# [WORK TO COMPLETE]
a) In the article about Justin Bieber, on which show did he give his apology?
b) Carry on the article about Justin Bieber, starting right after its last sentence.

No One Gives A Single Sh*t About Justin Bieber Anymore
It happens in every young celebrity’s life: They are discovered on YouTube, quickly shoot to superstar status; sell millions of albums; sell out stadiums; date other massive, similarly-aged pop stars; slowly lose their mind; get drunk and piss in a mop bucket; sleep with the occasional Brazilian prostitute; get arrested a few times in an effort to to cultivate a thug-life image; fail spectacularly, and then have a Comedy Central Roast essentially signaling the death of one’s career.
Remember when Justin Bieber appeared on Ellen and gave a very sincere, heartfelt apology for being a jackass for the last few years? Remember how nobody gave a damn because Justin Bieber is pop-culture’s dancing monkey. We don’t want sincere, heartfelt Justin Bieber! Either trash your neighbor’s house or soil yourself in a parking lot or GTFO. The second that Bieber began showing traces of humanity, it was over for him.

# [DATASET SECTION]
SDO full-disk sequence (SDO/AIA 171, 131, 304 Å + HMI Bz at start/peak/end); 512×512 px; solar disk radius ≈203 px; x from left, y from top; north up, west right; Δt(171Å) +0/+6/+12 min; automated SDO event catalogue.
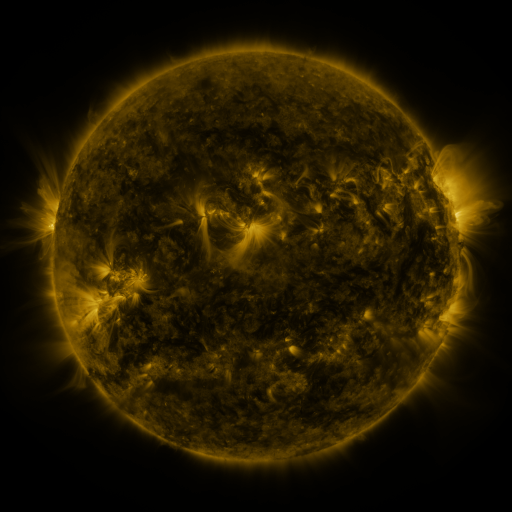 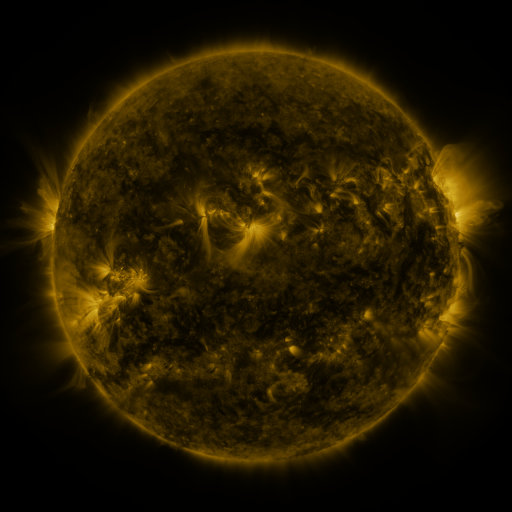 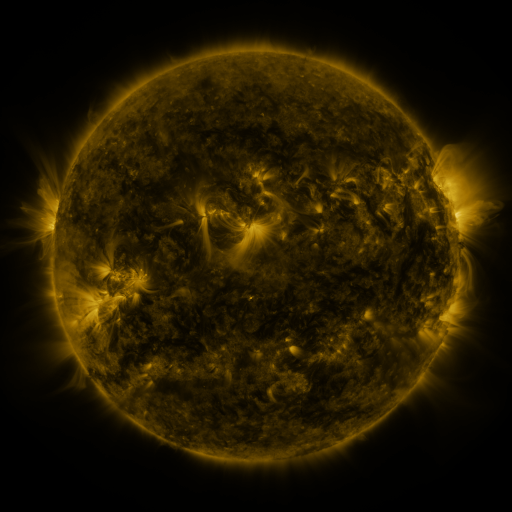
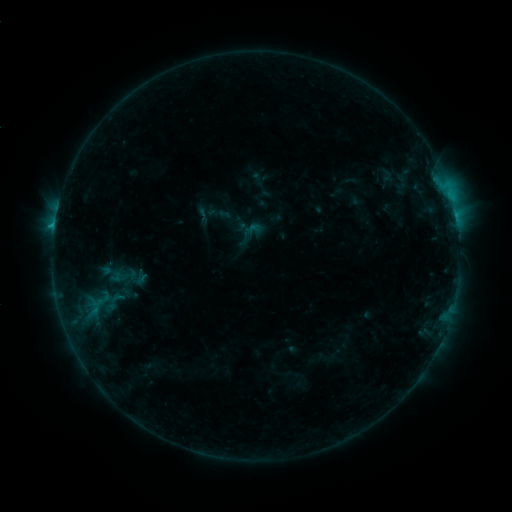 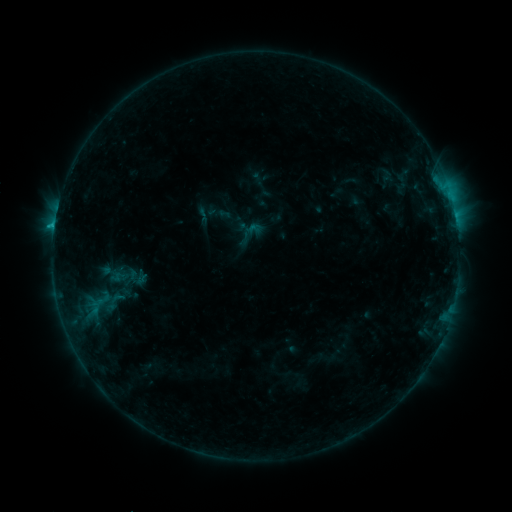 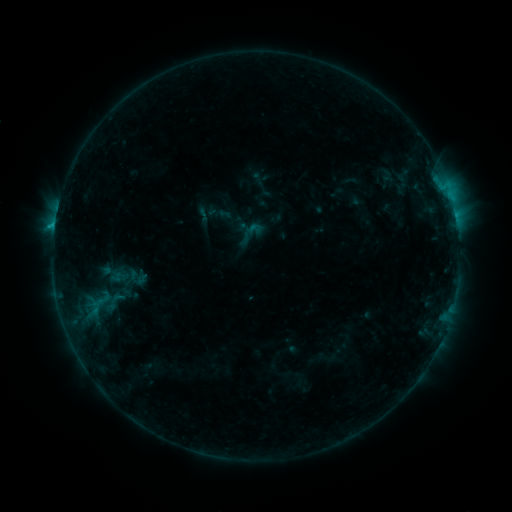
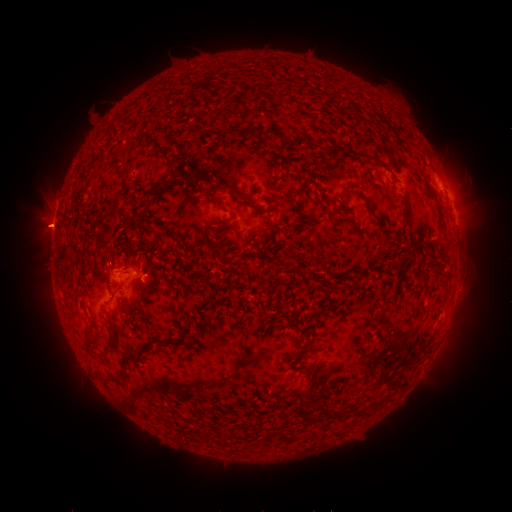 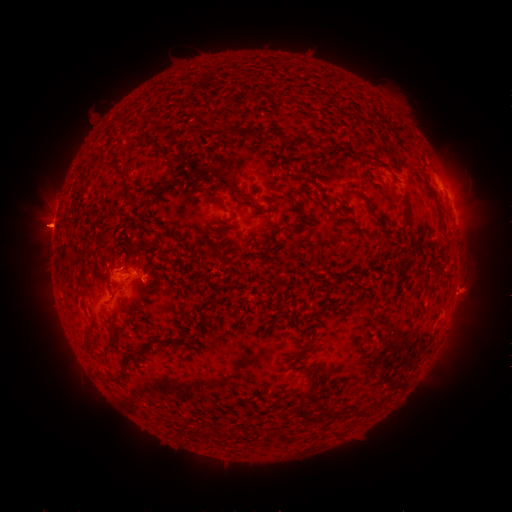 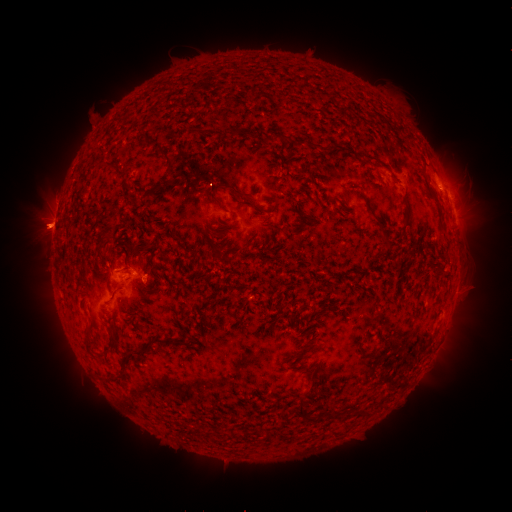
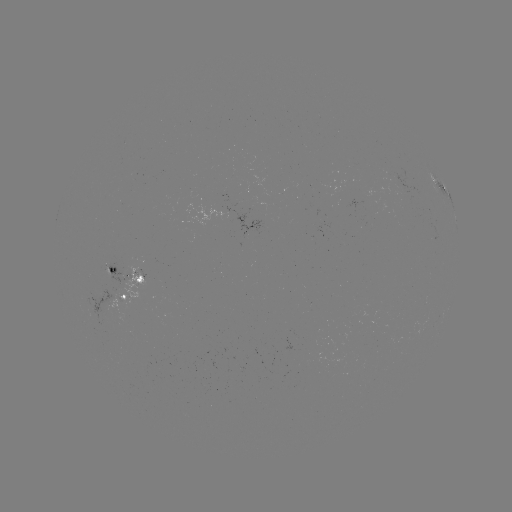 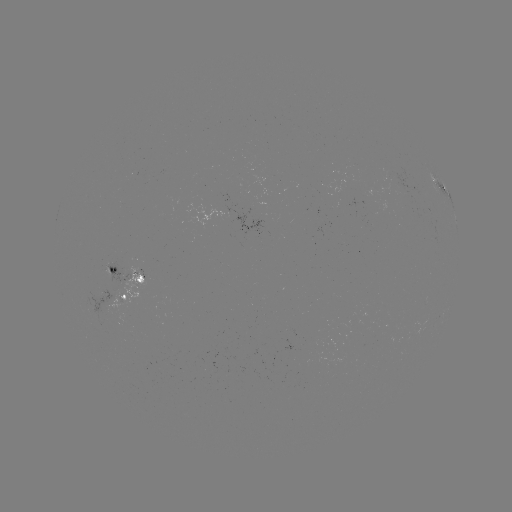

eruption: (440, 266, 495, 318)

# [IN RESPONSE]
a) He gave it on Ellen.

b)
Want proof? Last month, Justin Bieber graced the cover of Vanity Fair magazine, and while this month’s issue with Caitlyn Jenner on the cover will probably be one of the highest selling issues of the decade, Bieber’s was the lowest-selling issue in 12 years (it might also have something to do with the fact that VF’s best writer, Joanna Robinson, is mostly only on the Internet version, which I suspect has seen record-traffic numbers over the last year).
At any rate, Bieber’s issue sold only 246,000 copies, the lowest number of copies sold since Will Smith appeared on the cover promoting Wild Wild West in 1999.
Bieber also lost 3.5 million Instagram followers last December in a purge of Spam posts, 53 percent of his Twitter followers are fake, and he’s apparently fallen far enough that he’s now being considered a judge for the next season of The Voice, home of formerly relevant artists Shakira, Maroon 5 guy, and Cee Lo Green.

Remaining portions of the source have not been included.